Sounds pretty obvious, right? Wrong. Wronger than putting ketchup with a 3 Michelin star meal. Wronger than french fries dipped in milkshake (yes it is a thing and yes it does taste strangely nice even though it shouldn’t— my posh chef daughter would sooner say she doesn’t like Johnny Depp before accepting either culinary sins).
Where was I? So, regrets versus life lessons. I was talking with an old friend of mine— old as in we’ve known each other years, not because she’s about to join the ranks of my grandma and her crew. Lessons have to be felt before we learn. We have to feel the pain, the hurt and the stress that culminates into a hodgepodge of drama, tears and at times entering the darkness that we can find ourselves getting deeper into and harder to climb out of. When we reach those depths, that then becomes the turning point of climbing out and shoving that experience where the sun don’t shine and learn, never to make the same mistake again. Only, however, if you have taken from the experience and you can pop it in the “Been there, done it, got the proverbial tee-shirt” section in your Book of Life. Like the acknowledgements section at the back of a great book like Being Ines by Eva Lauder (see what I did there? Yaas it’s cheeky, I know. Allow it?).
However, it’s not easy to do this. Yes, you know it’s screwed and the pain was just too much, but some folk continue living this perpetual cycle of making the same mistake, going cold turkey, feeling great and then doing it again. And again. And again, until you really are in no position to comment on other people’s bad situations, because why? Because you didn’t remove that damned albatross around your neck and show no signs of doing so. Life passes you by at a rate of knots, and before you know it, you’re old(er) and still travelling on that same vein that’s been coursing round and round all your life.
That is when, I believe, that regret steps in and slaps you round the face like a football on a winter’s morning. It stings. The realisation that your life has passed you by and you changed nothing. You regret not doing the stuff you’ve always wanted to do and living the life you aspired to as a youngster, who thought that they were invincible.
I’ve been there, and I’ve lived that life.

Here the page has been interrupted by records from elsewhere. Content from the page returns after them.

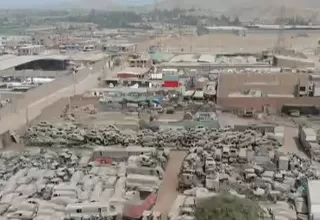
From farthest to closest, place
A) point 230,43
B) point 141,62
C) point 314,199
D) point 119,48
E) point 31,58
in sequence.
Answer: point 230,43 → point 119,48 → point 31,58 → point 141,62 → point 314,199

So, I’m talking from experience not out of self-righteous bottom burps. Some folk get the wake-up call and choose to take the re-routed direction of life’s offers, and others invariably continue on the route they’re familiar with, out of the lack of believing that they deserve a better deal, that the cards that fate has turned its hand to is gospel. No more and no less.
Our experiences shapes our psyche but it’s also up to us to break that mould and live life enough to look back and think ‘phew that was close’. If we don’t, that’s when regret kicks in. We regret not being stronger or more ballsy. It’s never too late to cut that chain around your neck and free yourself. There’s always an alternative route, even if we can’t see it clearly, trust in better things.